Saturday, May 7, 2011

Hugs For Free

I want things I can't have. I miss someone I can't tell. I have a roomie, but feel like I live alone. I'm happy, but down all the time. My life needs to make up it's MIND! Siiiiigh. Someone hold me. Or let me punch them. I feel like either way, I'd feel better. This is another one of those "not sure what to title or write about" yet posts. But again, you already know the title. Sooo.....if you could clue me in, that would be great. Yeaaah...

Things are going really great for me right now. In most aspects. We all have our thorns...but I feel a deep void I can't ignore and I haven't put my finger on it just yet. I feel like every time I write, be it this blog or a song, I get that much closer to figuring it out. So I guess time will tell. Hey, time! Speed it up buddy! Love, Shaneil.

Everyone has a void inside of them that, when filled, creates an overwhelming happiness and joy for life. And like one giant bakery, we all require different fillings and different flavors to make us feel complete. What is mine, you ask? Love. Love, love, love, love...craaaazy love. Well, not exactly. I'm not saying I need some man with roses and a promise of forever right now. Slow down, cowboy! I just need to be loved. Hell, we ALL need to be loved. But I think I need it on a deeper level. I've mentioned my constant need for interaction, but I miss having someone I'm close with. Someone I can talk to on a regular basis. A best friend. Don't get me wrong, Jamie is my best friend and I love her dearly. But I see her less now that we live together... not sure how that came about, but she has her own life to take care of. And very good reason for being off in her own world. Just so we're clear, this is NOTHING against her. (Love you Boo!)

Chris was my boyfriend and my best friend. I lost both of those in one day. I feel extremely lonely most of the time, and though I am blessed to have many dear friends in my life, most of them are only through a computer screen. Apparently I need to get out more. But this is difficult for me with no vehicle, a busy schedule, and a not-so full call log. And hey, I'm not bagging on anybody. Life gets in the way of fun, and you don't exactly see me making too many calls! But we're all busy. What the hell happened to the fun times? Oh yeah... we grew up. Booo.

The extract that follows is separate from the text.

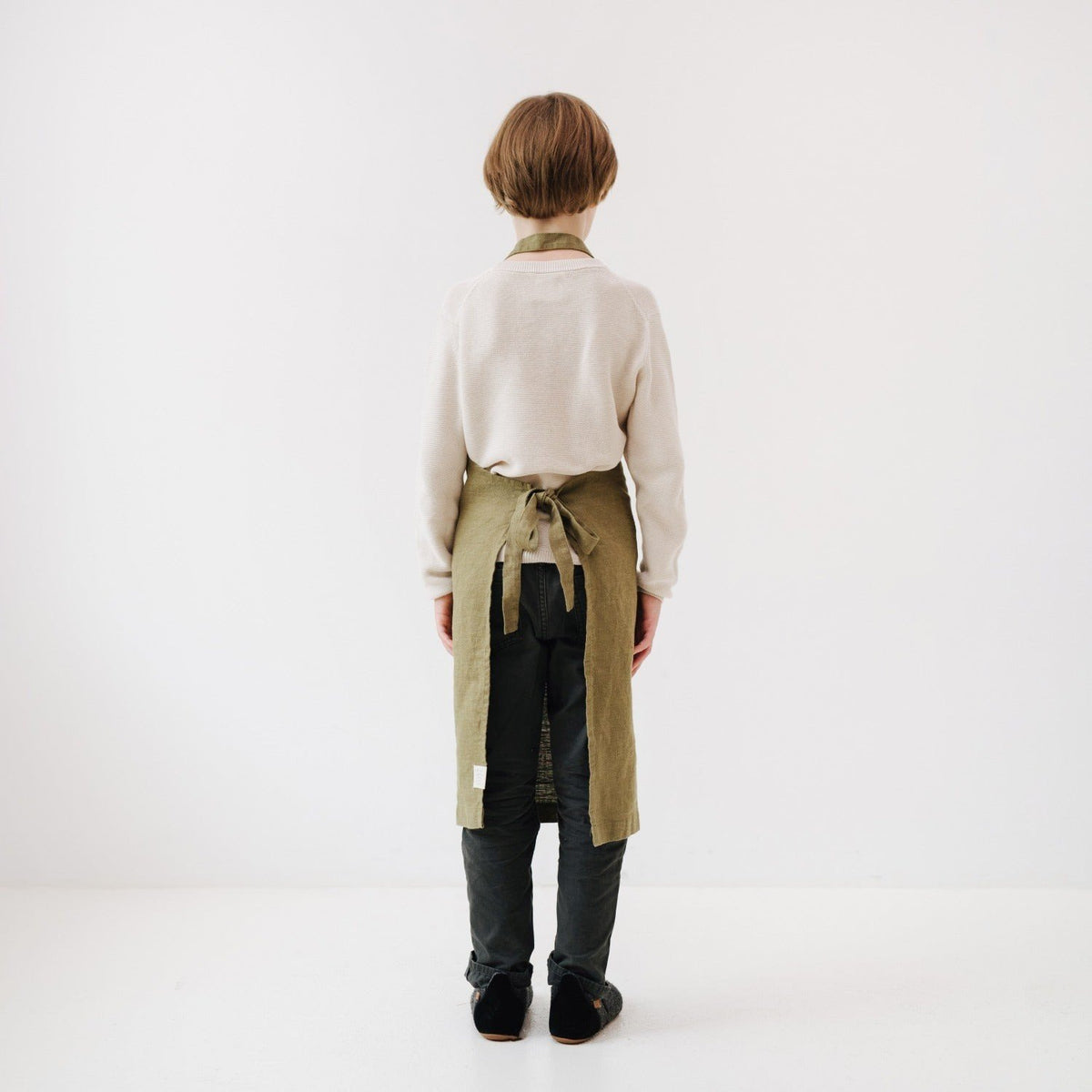 5. Back view of child wearing olive green linen apron with tied straps, standing in a white room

I find solace in my music and writing. I tell music and tell through music what I don't tell anyone else. So really, music is my best friend. I'm okay with that, but music can't tangibly put its arms around me for a good ol' hug. Man, I love me some hugs. They heal the soul. Forget the punch in the face, I just need a hug.

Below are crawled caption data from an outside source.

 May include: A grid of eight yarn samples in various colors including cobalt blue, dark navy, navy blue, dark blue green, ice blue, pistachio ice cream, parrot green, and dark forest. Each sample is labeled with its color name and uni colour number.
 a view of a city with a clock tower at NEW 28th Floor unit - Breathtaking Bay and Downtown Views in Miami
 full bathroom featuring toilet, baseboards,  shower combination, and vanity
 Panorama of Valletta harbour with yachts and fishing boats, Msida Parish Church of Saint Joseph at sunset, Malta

Yup, I'm a hugger. On a lighter note, I have a friend who is not a hugger. By ANY means. So it's kind of fun to mess with her and hug her REAL good. Miss ya Jess! But I LOVE hugs. A good pair of comforting arms holding me tight to remind me I am loved. I hug everyone, but there are certain hugs you get that hold on for that extra second, and you feel your world at peace. I need one of those. Any takers?

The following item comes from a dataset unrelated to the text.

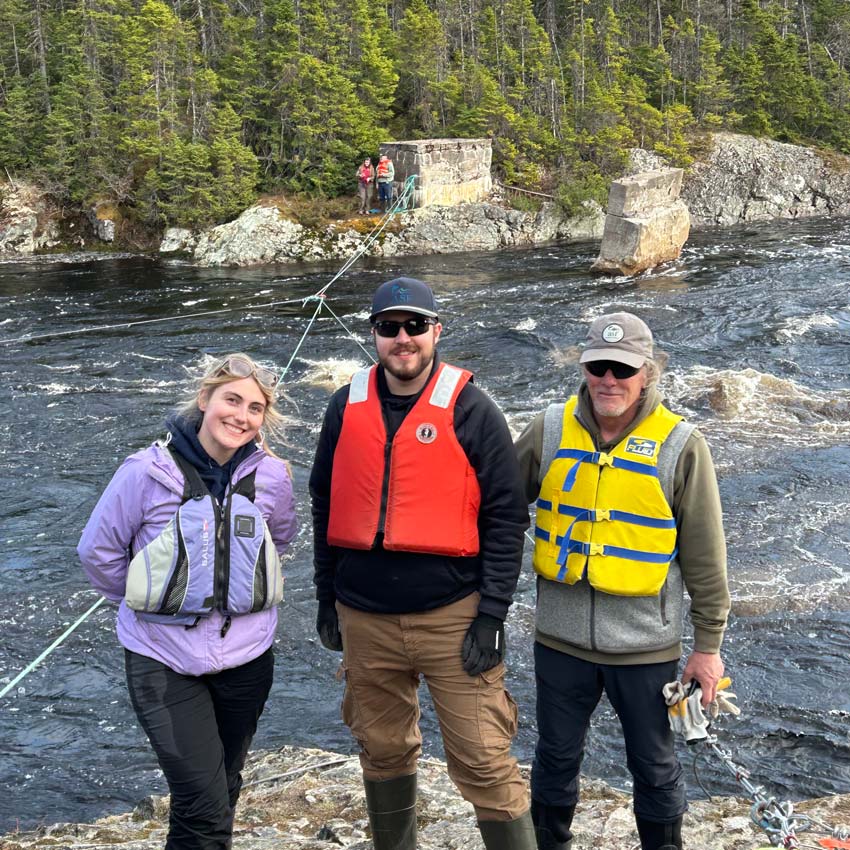Assessing raging waters on the Terra Nova River were (l to r) Ashlen Mersereau, Sean Jackson, and Jon Carr, with Carly McLennon and John Baird in the background. Photo: Kim Thompson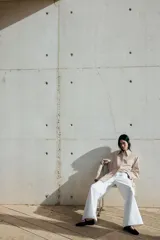 Camisa oversized de sarga color beige con rayas verticales marrones, cuello clásico, cierre frontal con botones ocultos, mangas largas con puños abotonados y bajo recto.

Hugging is weird for some people, but next time you're around someone you really love, give 'em a real good hug. If not for you, for me. Because if it's me, I know I'd appreciate it, and you just never know who may be in need of one at that moment.

PS. Time, let's not fight. I respect you, just wish you'd get things moving along already. I love you, but I don't like you all the time. I'm sure it's mutual. Do you- do you want a hug?